- Activity -
Print the data exactly as written, but leave out each picture.

- Extracted entries -
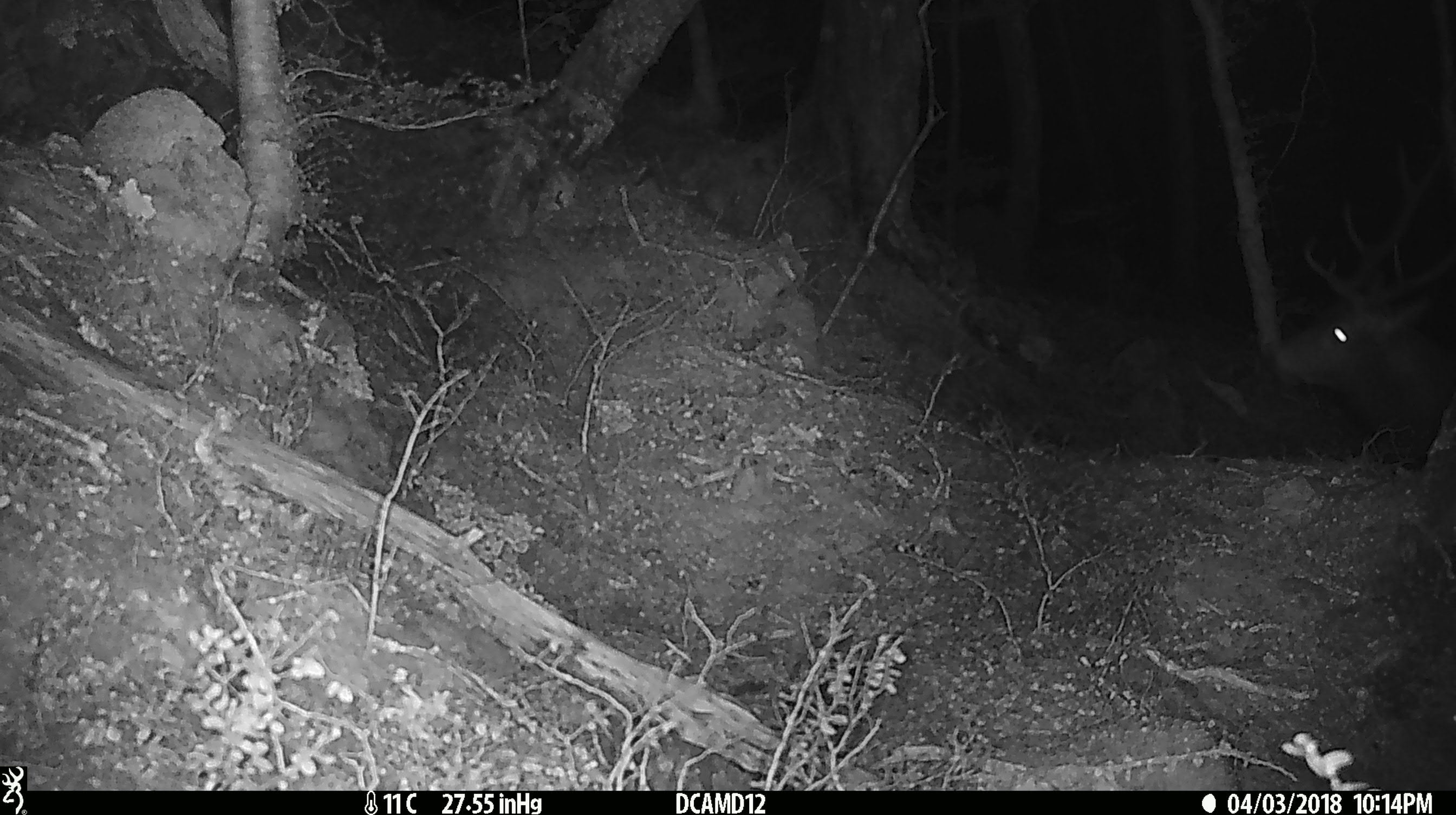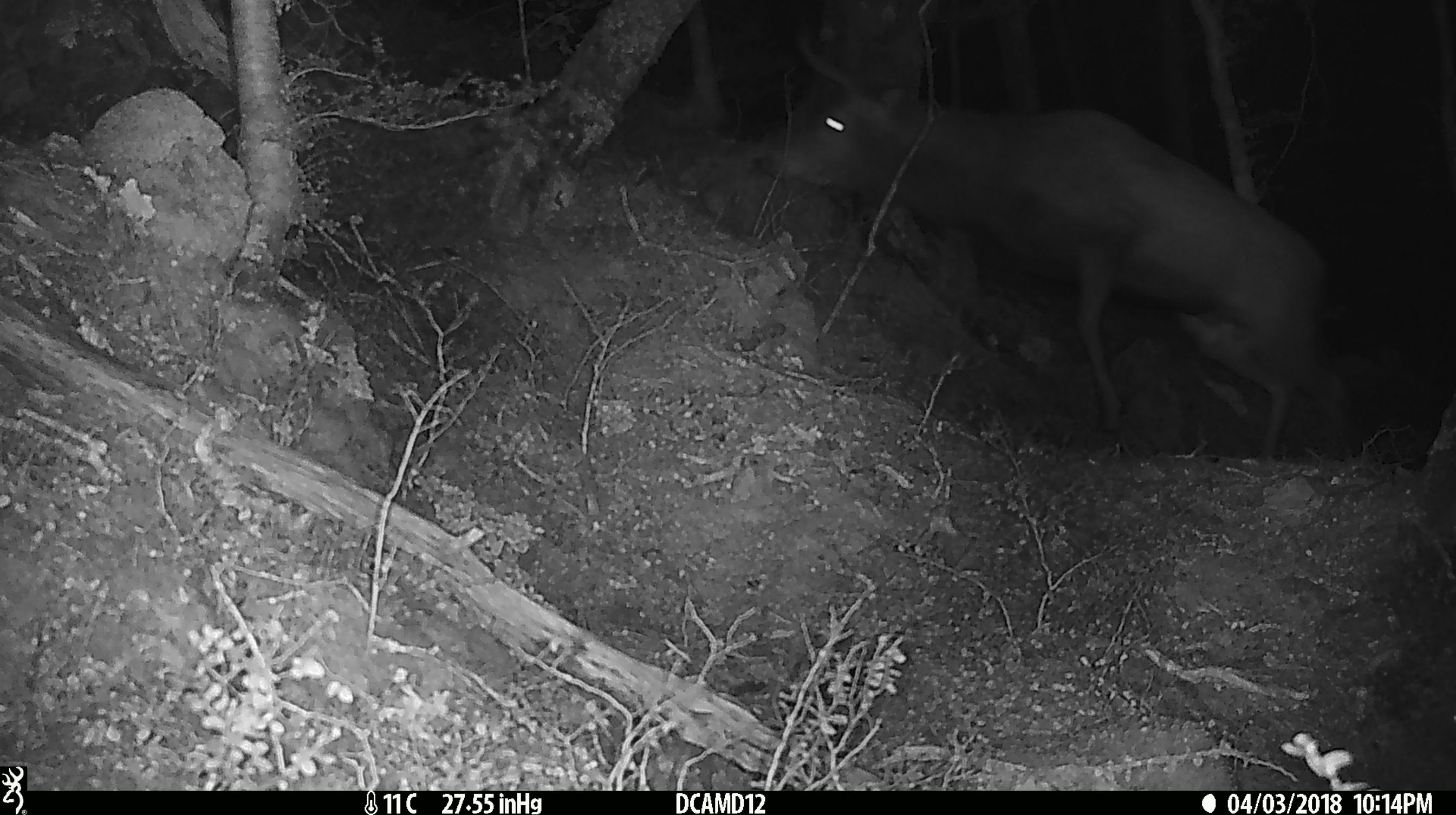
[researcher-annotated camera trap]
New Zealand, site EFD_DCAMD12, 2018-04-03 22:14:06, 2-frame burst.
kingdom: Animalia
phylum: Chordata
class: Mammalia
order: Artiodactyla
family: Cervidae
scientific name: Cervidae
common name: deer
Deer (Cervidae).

- Exercise response -
[researcher-annotated camera trap]
New Zealand, site EFD_DCAMD12, 2018-04-03 22:14:06, 2-frame burst.
kingdom: Animalia
phylum: Chordata
class: Mammalia
order: Artiodactyla
family: Cervidae
scientific name: Cervidae
common name: deer
Deer (Cervidae).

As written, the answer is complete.